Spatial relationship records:
__________

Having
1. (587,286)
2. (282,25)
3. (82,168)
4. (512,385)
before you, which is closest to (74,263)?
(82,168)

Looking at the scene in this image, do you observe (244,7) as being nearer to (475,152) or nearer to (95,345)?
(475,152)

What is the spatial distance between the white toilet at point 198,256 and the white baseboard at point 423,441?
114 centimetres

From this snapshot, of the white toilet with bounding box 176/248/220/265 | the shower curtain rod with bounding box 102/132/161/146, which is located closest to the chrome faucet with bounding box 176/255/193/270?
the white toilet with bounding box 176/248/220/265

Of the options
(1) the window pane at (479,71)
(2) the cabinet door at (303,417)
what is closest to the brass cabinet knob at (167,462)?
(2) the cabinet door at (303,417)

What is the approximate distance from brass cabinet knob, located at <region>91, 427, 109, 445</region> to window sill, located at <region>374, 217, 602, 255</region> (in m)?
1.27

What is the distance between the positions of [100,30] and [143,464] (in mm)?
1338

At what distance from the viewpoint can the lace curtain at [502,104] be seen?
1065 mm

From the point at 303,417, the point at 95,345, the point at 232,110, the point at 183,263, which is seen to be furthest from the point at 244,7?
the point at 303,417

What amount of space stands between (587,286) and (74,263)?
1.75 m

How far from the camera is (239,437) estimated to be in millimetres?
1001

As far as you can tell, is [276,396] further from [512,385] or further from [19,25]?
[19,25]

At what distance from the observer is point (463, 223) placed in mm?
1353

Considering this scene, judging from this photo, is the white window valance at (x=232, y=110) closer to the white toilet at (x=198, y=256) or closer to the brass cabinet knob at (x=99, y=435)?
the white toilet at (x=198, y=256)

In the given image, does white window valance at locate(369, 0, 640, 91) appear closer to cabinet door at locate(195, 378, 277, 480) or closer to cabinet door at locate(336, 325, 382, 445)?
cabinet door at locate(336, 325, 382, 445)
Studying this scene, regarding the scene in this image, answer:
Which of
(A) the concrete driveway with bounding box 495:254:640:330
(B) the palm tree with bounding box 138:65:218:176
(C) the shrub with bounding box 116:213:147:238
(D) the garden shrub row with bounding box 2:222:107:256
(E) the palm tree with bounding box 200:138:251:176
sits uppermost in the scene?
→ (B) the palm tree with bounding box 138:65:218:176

__________

Each line from the one containing "What is the distance" to the end of the listing above should be copied exactly, and nothing else.

What is the distance between the positions of [100,30] and [143,464] (in mm)?
1338

At what distance from the viewpoint can the lace curtain at [502,104] be seen?
1065 mm

From the point at 303,417, the point at 95,345, the point at 232,110, the point at 183,263, which is seen to be furthest from the point at 244,7?
the point at 303,417

What amount of space stands between (587,286) and (74,263)?
1.75 m

How far from the camera is (239,437) estimated to be in millimetres?
1001

As far as you can tell, is [276,396] further from [512,385] or further from [19,25]?
[19,25]

At what distance from the observer is point (463, 223) placed in mm?
1353

Considering this scene, judging from this photo, is the white window valance at (x=232, y=110) closer to the white toilet at (x=198, y=256) or closer to the brass cabinet knob at (x=99, y=435)?
the white toilet at (x=198, y=256)

In the given image, does white window valance at locate(369, 0, 640, 91) appear closer to cabinet door at locate(195, 378, 277, 480) or closer to cabinet door at locate(336, 325, 382, 445)?
cabinet door at locate(336, 325, 382, 445)
Studying this scene, regarding the scene in this image, answer:
Which of
(A) the concrete driveway with bounding box 495:254:640:330
(B) the palm tree with bounding box 138:65:218:176
(C) the shrub with bounding box 116:213:147:238
(D) the garden shrub row with bounding box 2:222:107:256
(E) the palm tree with bounding box 200:138:251:176
sits uppermost in the scene?
→ (B) the palm tree with bounding box 138:65:218:176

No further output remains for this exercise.